Today’s fixed income environment seems to be turned on its head. It used to be that U.S. Treasuries were thought of as one of the safest possible allocations one could make, and whether or not this is still the case the public perception has certainly shifted. After watching Congress bump up against defaults on more than one occasion, it seems that the confidence that once boosted U.S. debts is beginning to erode.

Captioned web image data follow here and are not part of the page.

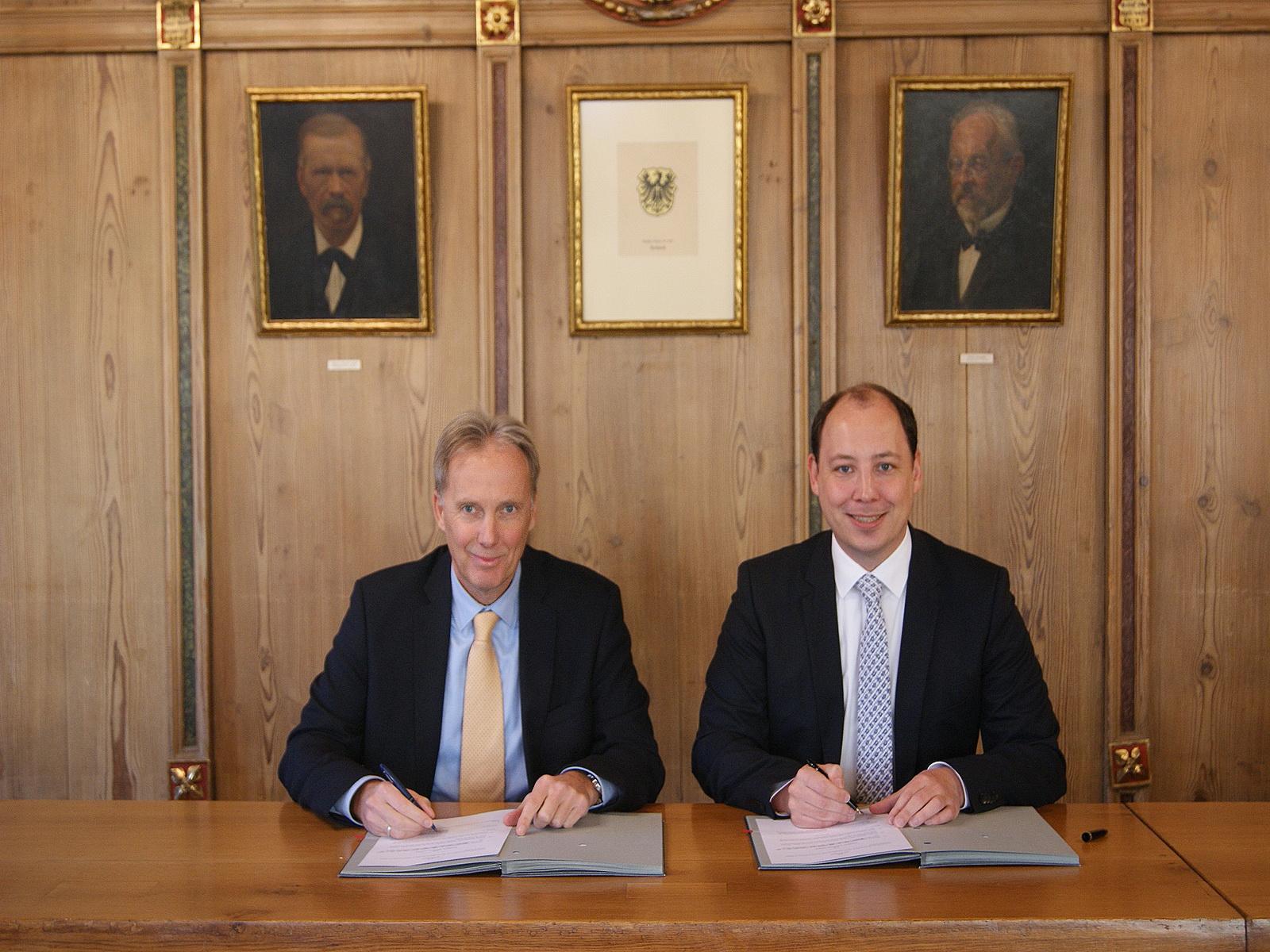 Konzessionsvertrag Ranzinger + Ruf unterzeichnen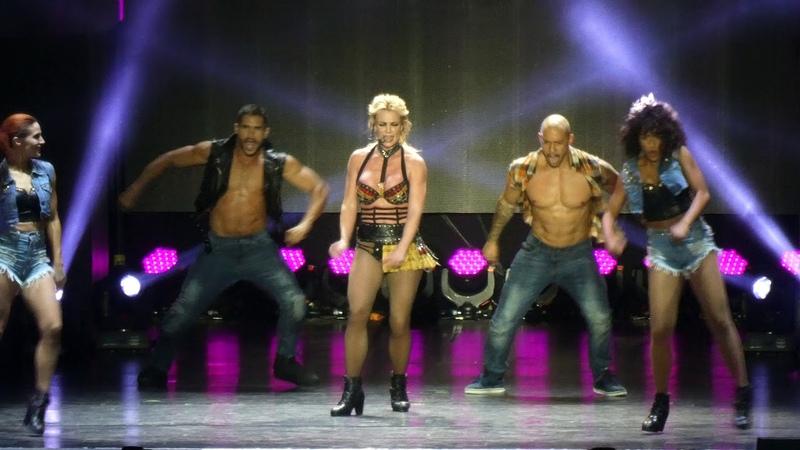 Britney Spears - Gimme More - Piece of Me Tour 2018 - Live @ Sparkassenpark Mönchengladbach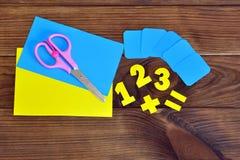 Hojas de papel y números, tijeras en un fondo de madera marrón Concepto de la educación Imagen de archivo
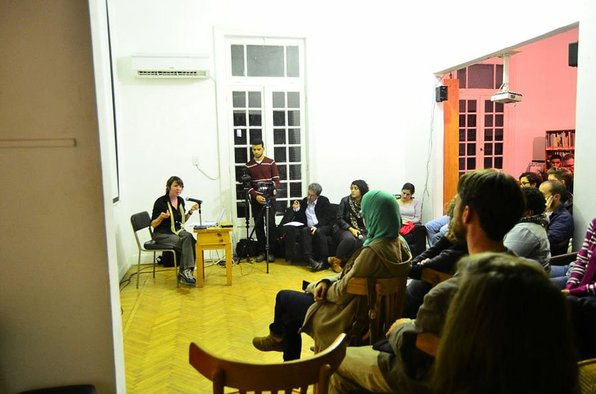 <p>Battle of Images</p><p>Leah Gordon and audience</p><p>Image courtesy of Shuruq Harb</p>
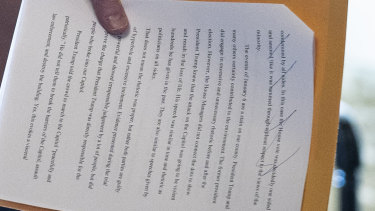 El senador Bill Cassidy sostiene un documento que indica que se está preparando para votar para absolver a Donald Trump.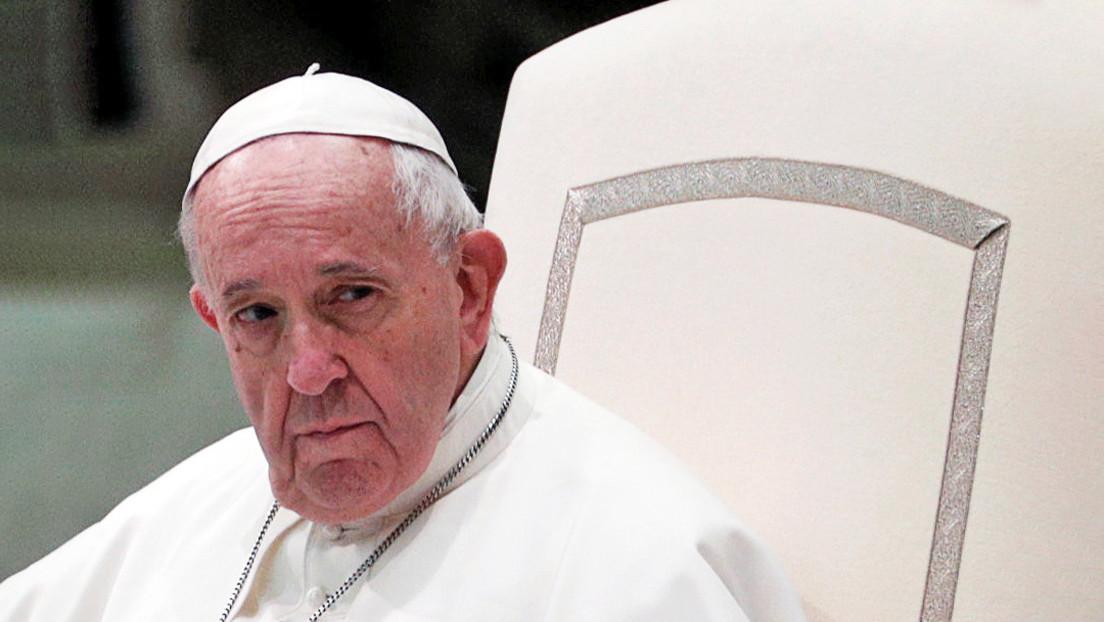 Papa Francisco cierra la posibilidad de ordenación de los hombres casados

With yet another debt ceiling debate coming in 2014 and no sign of Congress cooperating to find a real solution, Treasuries simply do not have the same appeal they once had. At the same time, investors do not want to leave their “rainy day” funds sitting in cash, earning nothing. Below, we offer five intriguing alternatives to U.S. Treasuries:

1. Pimco Total Return ETF (BOND)

For those who still want some exposure to Treasuries, Pimco‘s BOND is a great option. The fund is managed by legendary bond investor Bill Gross and remains fully transparent—investors can find BOND’s exposure at any time by simply visiting its page on Pimco’s website. As an active product with a solid manager, BOND can still cover a bit of a Treasury allocation for those who want it, but it will also be able to quickly shift or exit a position if things head south on Capitol Hill.

The fund has amassed more than $3.8 billion in assets in just over 18 months and charges just 0.55%, a relatively cheap expense for a product featuring active management.

2. iShares iBoxx $ Investment Grade Corporate Bond ETF (LQD)

Staying in the fixed income space, investors having trouble trusting Treasuries may want to turn their attention to corporate debt. While it is not necessarily the safest bet on the market, it is very unlikely that a number of these bellwethers would ever default on their notes with names like Goldman Sachs, AT&T, JP Morgan and GE among other names in this portfolio. Better yet, corporate debt will offer a much more attractive coupon, as this fund pays out nearly 3.5% per year.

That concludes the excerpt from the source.